Knowledge base

August 08, 2021

5 reasons to use Microsoft Teams instead of emails

Email has long been the mainstay of team communication and collaboration. Despite also being the bane of effective collaboration, for many organizations it remains at the heart of how teams communicate and collaborate.

Part of the Office 365 suite of business services, Microsoft Teams is a modern alternative to email, enabling clear, efficient and effective communication and collaboration, both with internal teams and with external partners. Here are five top reasons why you should use Microsoft Teams instead of email for team collaboration.

Promote open communication and teamwork

Emails are addressed directly to one or more people, meaning that not only do you risk excluding someone who could be valuable to the discussion, but you also likely clog the inboxes of people who don’t really need to be. . concerned.

With Microsoft Teams, discussions can be viewed by everyone on the team without actively interfering with their work or cluttering their inboxes. People can then choose to contribute to the discussion if they have something useful to add, otherwise they can just stay on top of the conversation without getting involved. Such open communication helps to keep everyone informed about team activities, while encouraging teamwork and knowledge sharing.

Reduce distractions and stay focused

We all have a constant stream of emails landing in our inboxes, whether they’re ongoing discussions, new questions, or maybe threads we’re just cc’d into to keep us “in the loop.” We can do our best in Outlook to create subfolders and rules to try to stay organized, but inevitably the flow of emails all demanding our attention creates distraction and overwhelm.

With Microsoft Teams, collaboration happens through the right channel, keeping all communications and files naturally grouped, organized, and structured without other unrelated things clouding the water. For example, here at Grassroots IT we have a channel in Teams dedicated to collaboration around our marketing content, and another channel dedicated to Priority 1 customer emergencies. As you can imagine, if our staff is focused on a customer emergency, we don’t want them to be distracted by discussions about blog posts!

Use of discussion threads

An email discussion only stays organized if one person at a time replies to the most recent message.
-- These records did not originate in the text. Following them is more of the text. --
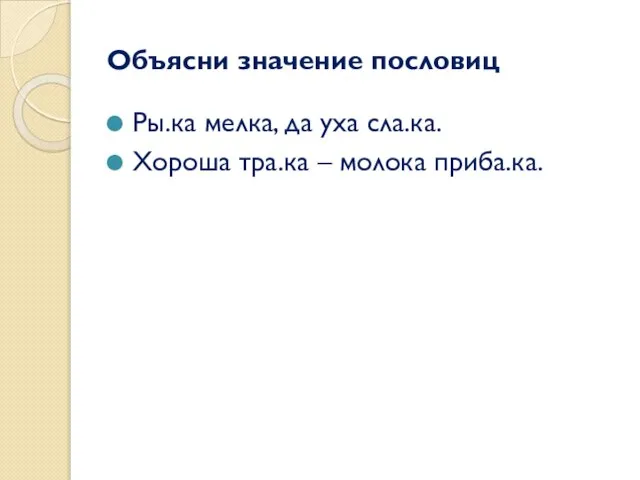 Объясни значение пословиц Ры.ка мелка, да уха сла.ка. Хороша тра.ка – молока приба.ка.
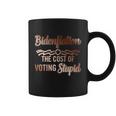 Us President Flation The Cost Of Voting Stupid 4Th July Gift Coffee Mug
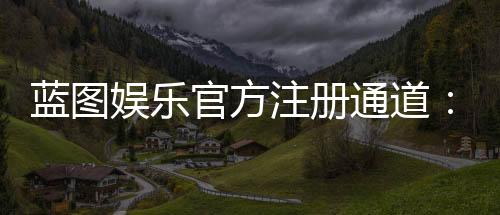 蓝图娱乐官方注册通道：快速开户指南与独家优惠解析
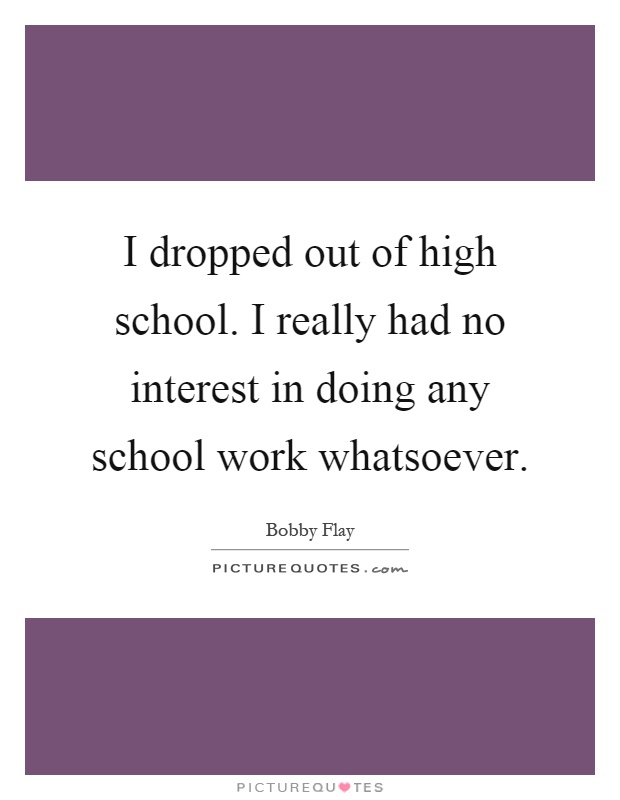 I dropped out of high school. I really had no interest in doing any school work whatsoever Picture Quote #1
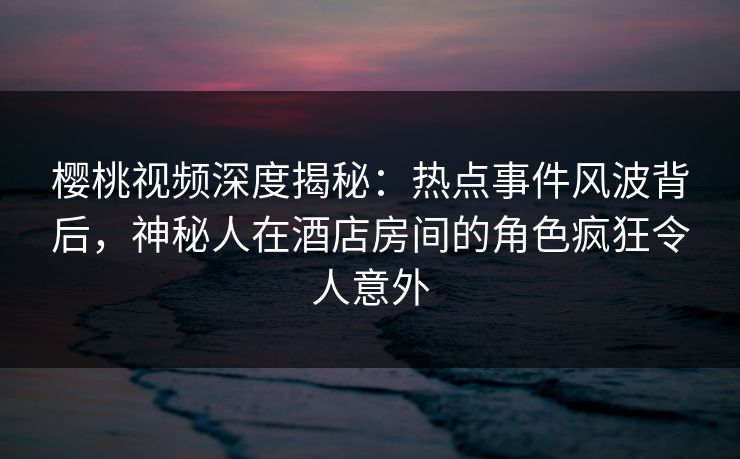 樱桃视频深度揭秘：热点事件风波背后，神秘人在酒店房间的角色疯狂令人意外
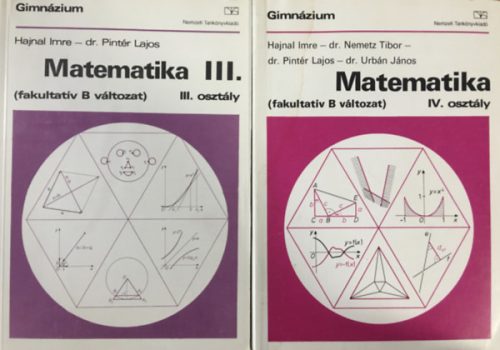 Matematika III-IV. (fakultatív B változat) - Hajnal Imre-dr. Nemetz Tibor- dr. Pintér Lajos, Dr. Urbán János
However, in a group discussion, this rarely happens, where multiple people reply to the same message individually, causing an instant “fork” in the thread, each of which can quickly transition into a separate conversation and fork again. Keeping track of which conversation it is can be challenging and destructive to team collaboration.
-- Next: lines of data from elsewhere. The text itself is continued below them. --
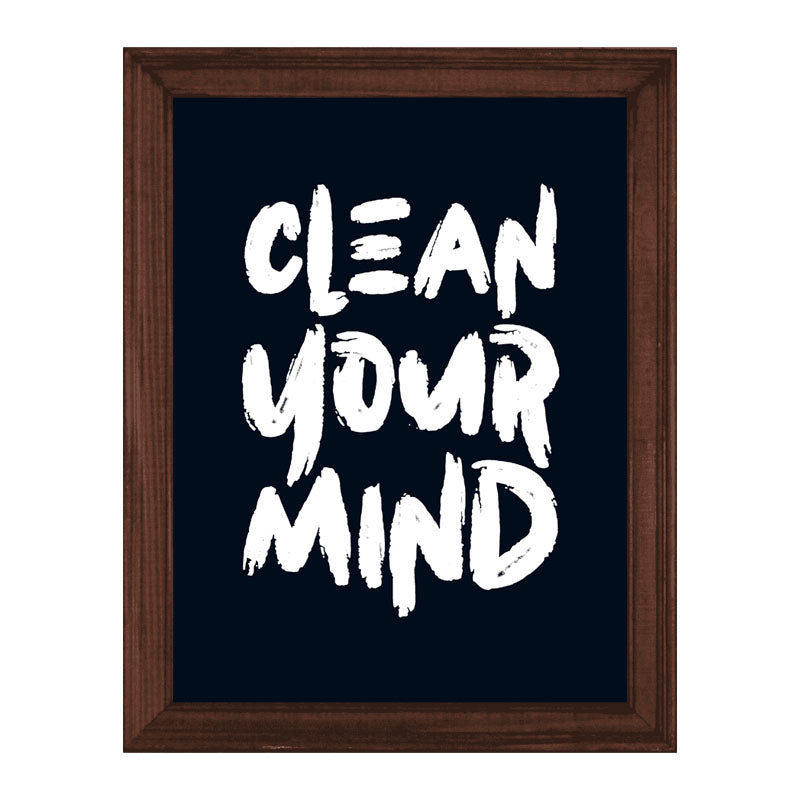 "Clean Your Mind" Quote Frame – Mental Wellness Decor Poster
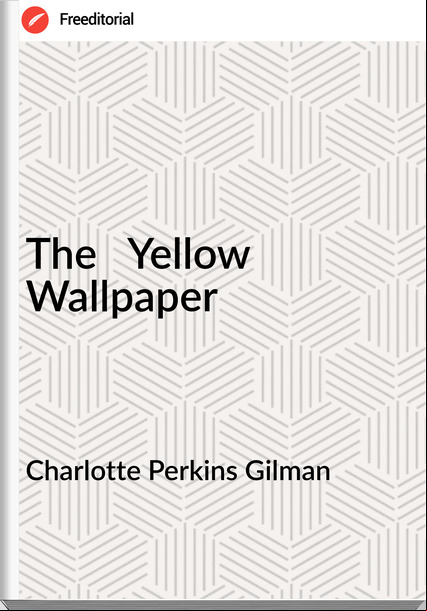 Charlotte Perkins Gilman - The   Yellow Wallpaper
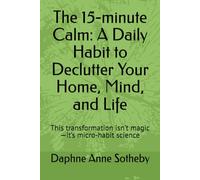 The 15-minute Calm: A Daily Habit to Declutter Your Home, Mind, and Life: This transformation isn’t magic-it’s micro-habit science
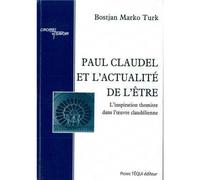 Paul Claudel et l'actualité de l'être - L'inspiration thomiste dans l'oeuvre claudélienne - Bostjan Marko TURK - Tequi - broché - Etude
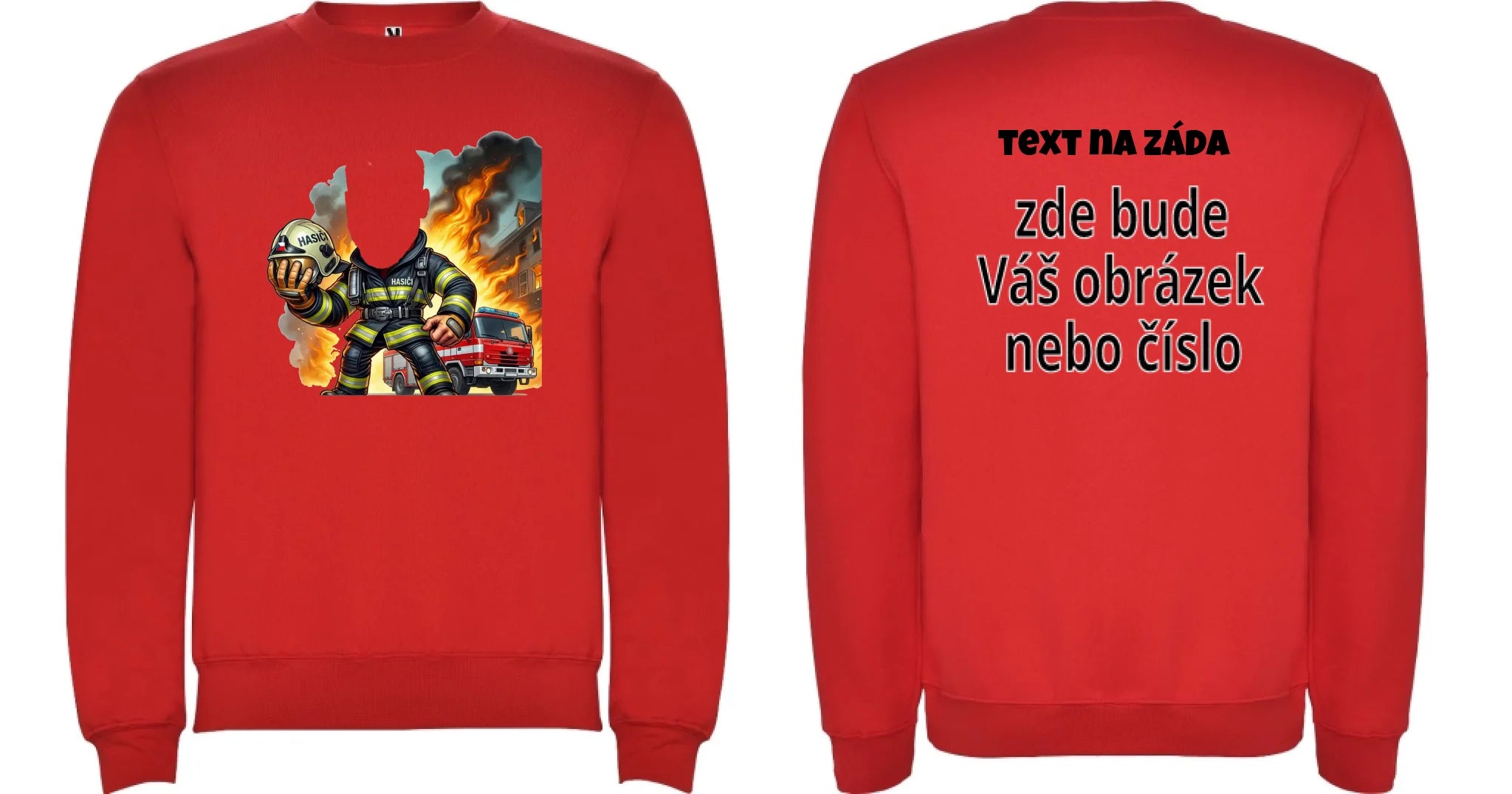 DĚTSKÁ MIKINA BEZ KAPUCE s motivem HASIČ (s vlastní fotkou) Potisk dopředu i na záda Červená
In Microsoft Teams, all discussion threads can be viewed in real time by all members, making it easy and natural to keep a single thread focused and recognize when to start a new, separate conversation.

Stay informed with searchable history

You might have gone an hour away from your email at lunchtime, or a week before a well-deserved vacation, but either way, staying on top of an email thread you have can be an all-or-nothing thing. missed. Either you have dozens of multi-threaded emails to merge, or you’re completely cut out of the loop and need someone to actively keep you updated.

Microsoft Teams keeps a fully searchable history of all discussions for the life of the team. Do you want to be quickly informed about the progress of a problem? No problem, just search the channel and immediately discover everything that has been discussed and shared.

Attachments all in one place

Collaborating on a document via email is a nightmare scenario for many. A single email attachment to a group of employees and you instantly have multiple copies of the same document in play. One person updates the document and emails it back to the group; so does someone else. Several different versions are now being worked on. So which version is correct?

Because Office 365 enables app integration, files shared in Microsoft Teams are automatically saved to the channel’s Sharepoint library, where all team members can open and edit the same copy of the file at the same time, add comments and edit the document. discuss in real time. Version conflicts are a thing of the past.